SHORT PROBLEM A:
According to the text on LLC covert channels, how many LLC cache sets were used in total across the attacks?

TEXT SECTION:
[BEGIN]

To reduce the error rate and increase channel resilience we used multiple LLC sets. Monitoring cache misses over multiple sets provides us with better resolution than using a single set for communication. However, the redundancy causes reduction in available bandwidth; potentially we could have used these multiple sets to communicate multiple bits in parallel. Figure 8 shows the bandwidth and error rate with respect to the increasing of number of LLC sets. When we are using only 1 set then the error rate is 7% for GPU-to-CPU channel (9% for the CPU-to-GPU channel), which reduces to 2% as the number of sets doubled. For CPU-to-GPU channel that error rate reduces to 6%. However, the bandwidth reduces by 6.25% from 128 Kb/s to 120 Kb/s which is acceptable reduction given the error rate reduces by more than 71%. The bandwidth reduces to 118 Kb/s from 125 Kb/s by doubling the cache set in the cases of CPU-to-GPU based channel. Increasing the number of sets does not provide any improvement on the error rate. However, the bandwidth reduces at a steady rate. In our attacks, we used 2 sets for all the 3 stages of attack resulting in using 6 LLC cache sets.

Contention-based Covert Channel: CPU and GPU access the LLC using asymetric pathways and computational models. This impacts the success rate of the communication between the two asymmetric sides. We introduce the concept of Iteration Factors to match the rate of communication between the two sides (as discussed in Section IV). Figure 9 shows the optimal iteration factor: keeping the CPU buffer size constant, as the GPU buffer size increases, the factor reduces correspondingly to enable overlap between the two sides.

[END]

RECORD EXTRACTS:
[BEGIN]

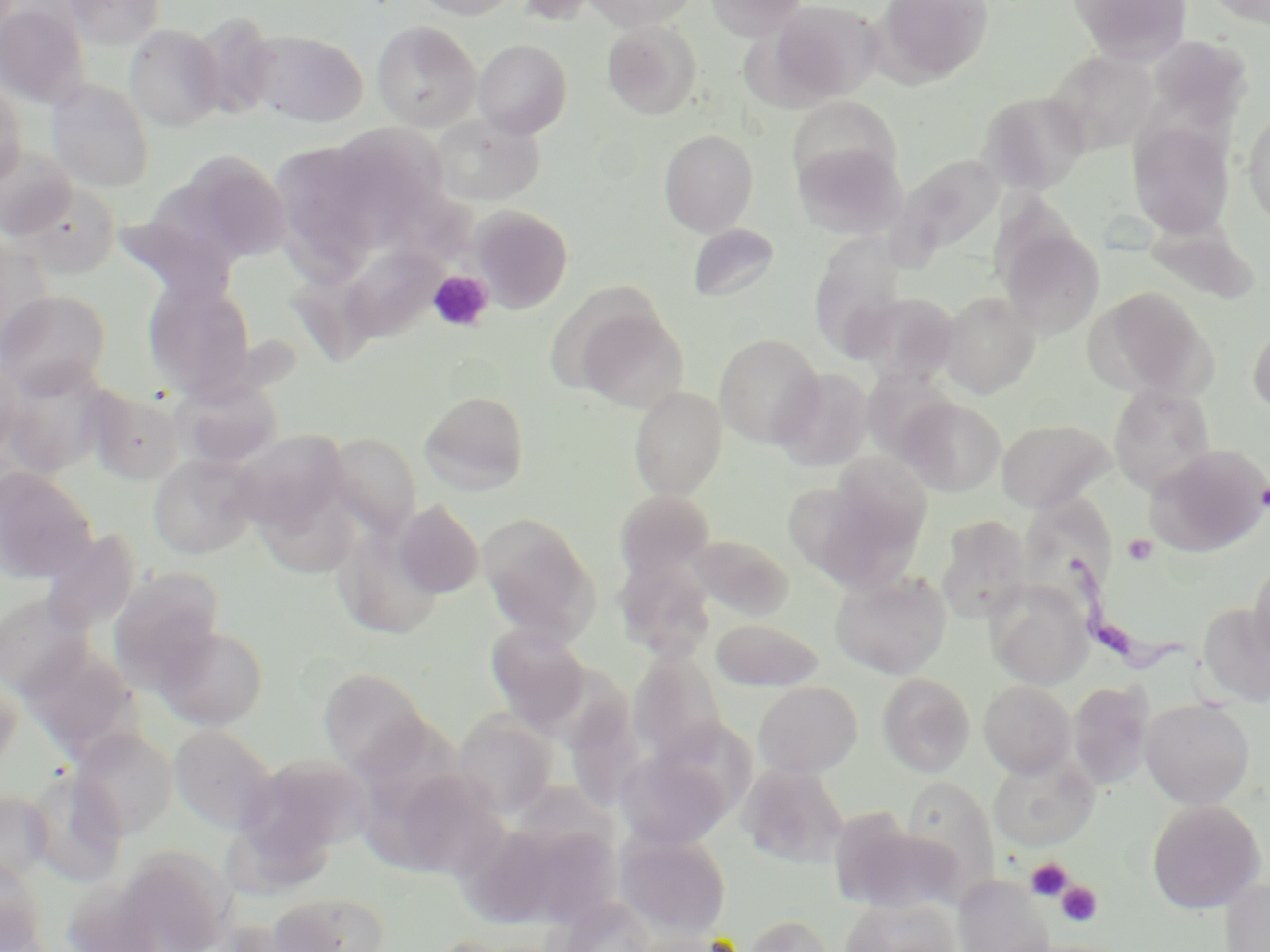
Summary:
  - Coordinate format: approximate bounding boxes as named x1/y1/x2/y2 corners in pixels
  - Trypanosoma brucei locations: (x1=1062, y1=556, x2=1216, y2=691)
  - Platelet locations: (x1=428, y1=270, x2=494, y2=333), (x1=1255, y1=479, x2=1270, y2=511), (x1=1122, y1=534, x2=1159, y2=566), (x1=1025, y1=857, x2=1073, y2=901), (x1=1056, y1=882, x2=1103, y2=927)
  - Uninfected red blood cell locations: (x1=63, y1=0, x2=167, y2=50), (x1=412, y1=0, x2=522, y2=20), (x1=583, y1=0, x2=699, y2=31), (x1=704, y1=0, x2=808, y2=39), (x1=764, y1=0, x2=883, y2=104), (x1=874, y1=0, x2=993, y2=87), (x1=1068, y1=0, x2=1193, y2=65), (x1=0, y1=1, x2=91, y2=109), (x1=192, y1=14, x2=281, y2=121), (x1=602, y1=20, x2=702, y2=120), (x1=371, y1=21, x2=481, y2=132), (x1=124, y1=24, x2=225, y2=132), (x1=247, y1=29, x2=368, y2=127), (x1=1146, y1=35, x2=1254, y2=131), (x1=473, y1=38, x2=573, y2=138), (x1=1045, y1=50, x2=1158, y2=155), (x1=0, y1=78, x2=27, y2=187), (x1=46, y1=79, x2=156, y2=193), (x1=978, y1=90, x2=1091, y2=194), (x1=787, y1=97, x2=901, y2=192), (x1=1242, y1=109, x2=1270, y2=228), (x1=428, y1=114, x2=546, y2=207), (x1=1127, y1=122, x2=1235, y2=238), (x1=659, y1=128, x2=759, y2=237), (x1=346, y1=129, x2=461, y2=218), (x1=793, y1=141, x2=905, y2=239), (x1=0, y1=145, x2=79, y2=241), (x1=269, y1=146, x2=378, y2=241), (x1=172, y1=150, x2=294, y2=266), (x1=895, y1=153, x2=1006, y2=260), (x1=469, y1=205, x2=573, y2=313), (x1=1143, y1=221, x2=1259, y2=304), (x1=687, y1=223, x2=781, y2=302), (x1=999, y1=227, x2=1104, y2=340), (x1=330, y1=238, x2=450, y2=353), (x1=0, y1=240, x2=56, y2=358), (x1=812, y1=247, x2=919, y2=361), (x1=143, y1=276, x2=257, y2=399), (x1=1086, y1=286, x2=1215, y2=399), (x1=0, y1=290, x2=111, y2=398), (x1=939, y1=290, x2=1040, y2=398), (x1=853, y1=292, x2=960, y2=385), (x1=567, y1=299, x2=690, y2=413), (x1=1247, y1=315, x2=1270, y2=418), (x1=714, y1=333, x2=824, y2=448), (x1=0, y1=359, x2=24, y2=466), (x1=1, y1=361, x2=108, y2=478), (x1=774, y1=367, x2=873, y2=471), (x1=861, y1=368, x2=957, y2=462), (x1=172, y1=375, x2=284, y2=469), (x1=1109, y1=384, x2=1216, y2=492), (x1=87, y1=387, x2=186, y2=486), (x1=628, y1=387, x2=727, y2=499), (x1=419, y1=390, x2=530, y2=496), (x1=897, y1=396, x2=1007, y2=496), (x1=997, y1=419, x2=1113, y2=512), (x1=228, y1=430, x2=351, y2=535), (x1=324, y1=433, x2=422, y2=538), (x1=1147, y1=445, x2=1270, y2=556), (x1=148, y1=453, x2=260, y2=560), (x1=796, y1=467, x2=931, y2=591), (x1=0, y1=468, x2=97, y2=582), (x1=614, y1=489, x2=716, y2=579), (x1=1033, y1=497, x2=1122, y2=587), (x1=393, y1=501, x2=484, y2=598), (x1=477, y1=512, x2=600, y2=644), (x1=936, y1=514, x2=1032, y2=623), (x1=331, y1=525, x2=444, y2=639), (x1=40, y1=529, x2=141, y2=634), (x1=685, y1=534, x2=794, y2=620), (x1=615, y1=552, x2=716, y2=659), (x1=1248, y1=555, x2=1270, y2=671), (x1=107, y1=567, x2=225, y2=688), (x1=830, y1=570, x2=952, y2=679), (x1=985, y1=580, x2=1094, y2=689), (x1=0, y1=593, x2=93, y2=699), (x1=1197, y1=602, x2=1270, y2=708), (x1=710, y1=617, x2=825, y2=692), (x1=154, y1=624, x2=269, y2=730), (x1=485, y1=624, x2=592, y2=729), (x1=19, y1=642, x2=141, y2=760), (x1=627, y1=648, x2=730, y2=765), (x1=317, y1=668, x2=432, y2=776), (x1=0, y1=673, x2=22, y2=777), (x1=877, y1=673, x2=974, y2=777), (x1=979, y1=680, x2=1077, y2=777), (x1=754, y1=681, x2=862, y2=778), (x1=1068, y1=682, x2=1154, y2=789), (x1=570, y1=686, x2=650, y2=802), (x1=1140, y1=698, x2=1255, y2=809), (x1=453, y1=711, x2=558, y2=818), (x1=169, y1=725, x2=278, y2=836), (x1=70, y1=728, x2=178, y2=839), (x1=616, y1=747, x2=733, y2=850), (x1=238, y1=753, x2=373, y2=866), (x1=988, y1=754, x2=1098, y2=851), (x1=739, y1=764, x2=849, y2=868), (x1=408, y1=768, x2=512, y2=883), (x1=23, y1=769, x2=127, y2=887), (x1=901, y1=777, x2=1000, y2=894), (x1=0, y1=789, x2=53, y2=884), (x1=1147, y1=800, x2=1266, y2=914), (x1=838, y1=818, x2=962, y2=915), (x1=462, y1=819, x2=618, y2=931), (x1=615, y1=830, x2=731, y2=940), (x1=116, y1=846, x2=235, y2=952), (x1=0, y1=857, x2=49, y2=950), (x1=953, y1=875, x2=1055, y2=952), (x1=1220, y1=877, x2=1270, y2=952), (x1=268, y1=891, x2=390, y2=952), (x1=839, y1=896, x2=962, y2=952), (x1=552, y1=897, x2=657, y2=951), (x1=740, y1=913, x2=834, y2=952)
  - Slide-level diagnosis: Trypanosoma brucei
  - Modality: light microscopy
  - Stain: May-Grünwald-Giemsa
  - Magnification: 1000x
  - Preparation: thin blood smear
  - Image size: 1270×952 pixels
  - Field of view: one of a larger specimen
Assess this cell for malaria.
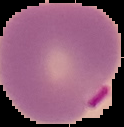

Parasitized.

Summary:
  - Image type: segmented cell region on a black background
  - Image size: 124×127 pixels
  - Preparation: thin blood smear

[END]

SHORT PROBLEM B:
Set down the lines of the records from their start through the line containing "y1=882, x2=1103, y2=927)", both ends included, with no changes, and leave the pictures out.

COMPLETE ANSWER A:
Six LLC cache sets: 2 sets for each of the 3 stages of the attack.

COMPLETE ANSWER B:
Summary:
  - Coordinate format: approximate bounding boxes as named x1/y1/x2/y2 corners in pixels
  - Trypanosoma brucei locations: (x1=1062, y1=556, x2=1216, y2=691)
  - Platelet locations: (x1=428, y1=270, x2=494, y2=333), (x1=1255, y1=479, x2=1270, y2=511), (x1=1122, y1=534, x2=1159, y2=566), (x1=1025, y1=857, x2=1073, y2=901), (x1=1056, y1=882, x2=1103, y2=927)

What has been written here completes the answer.